An important philosophical document of the Southern Jurisdiction was Morals and Dogma of the Ancient and Accepted Scottish Rite of Freemasonry, written by Albert Pike in 1872. A copy of Morals and Dogma was given to every new member in the Southern Jurisdiction until 1974. The book given to new initiates then became Grand Commander Henry C. Clausen's Clausen's Commentaries On Morals and Dogma (1976), then Rex Hutchens' A Bridge to Light (1988). Following the adoption of the "Revised Standard Pike Ritual," Hutchens' book was revised in 2010 by Scottish Rite Grand Archivist and Grand Historian Arturo de Hoyos.
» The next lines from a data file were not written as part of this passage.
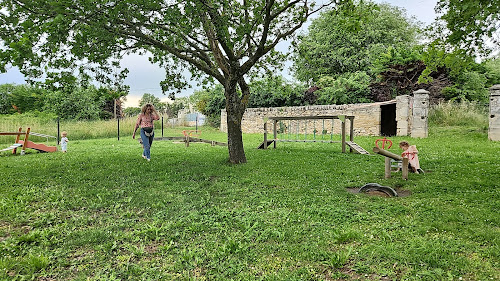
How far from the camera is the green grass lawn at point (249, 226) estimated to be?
3.06 m

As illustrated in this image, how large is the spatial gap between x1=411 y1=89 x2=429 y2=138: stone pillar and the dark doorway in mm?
3143

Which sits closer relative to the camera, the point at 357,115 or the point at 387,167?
the point at 387,167

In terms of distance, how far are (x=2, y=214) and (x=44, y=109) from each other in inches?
1400

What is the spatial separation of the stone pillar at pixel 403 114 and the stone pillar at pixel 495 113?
12.2 ft

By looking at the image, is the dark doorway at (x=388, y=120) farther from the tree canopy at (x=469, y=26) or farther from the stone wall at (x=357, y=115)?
the tree canopy at (x=469, y=26)

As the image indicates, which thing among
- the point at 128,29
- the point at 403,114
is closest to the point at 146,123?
the point at 128,29

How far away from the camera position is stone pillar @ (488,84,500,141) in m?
12.5

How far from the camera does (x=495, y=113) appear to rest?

Currently, de Hoyos' Scottish Rite Ritual Monitor and Guide (2007, rev. 2010) is now distributed to new members as is Albert Pike's Morals and Dogma: Annotated Edition (2011).

== Degree Structure ==
Before Albert Pike became a member of the Southern Jurisdiction, the degrees were in a rudimentary form, and often included only a brief history and legend of each degree, as well as other brief details which usually lacked a workable ritual for their conferral. In 1855, the Supreme Council appointed a committee to prepare and compile rituals for the 4th through the 32nd Degrees. That committee was composed of Albert G. Mackey, John H. Honour, William S. Rockwell, Claude P. Samory, and Albert Pike. Of these five committee members, Pike did all the work of the committee.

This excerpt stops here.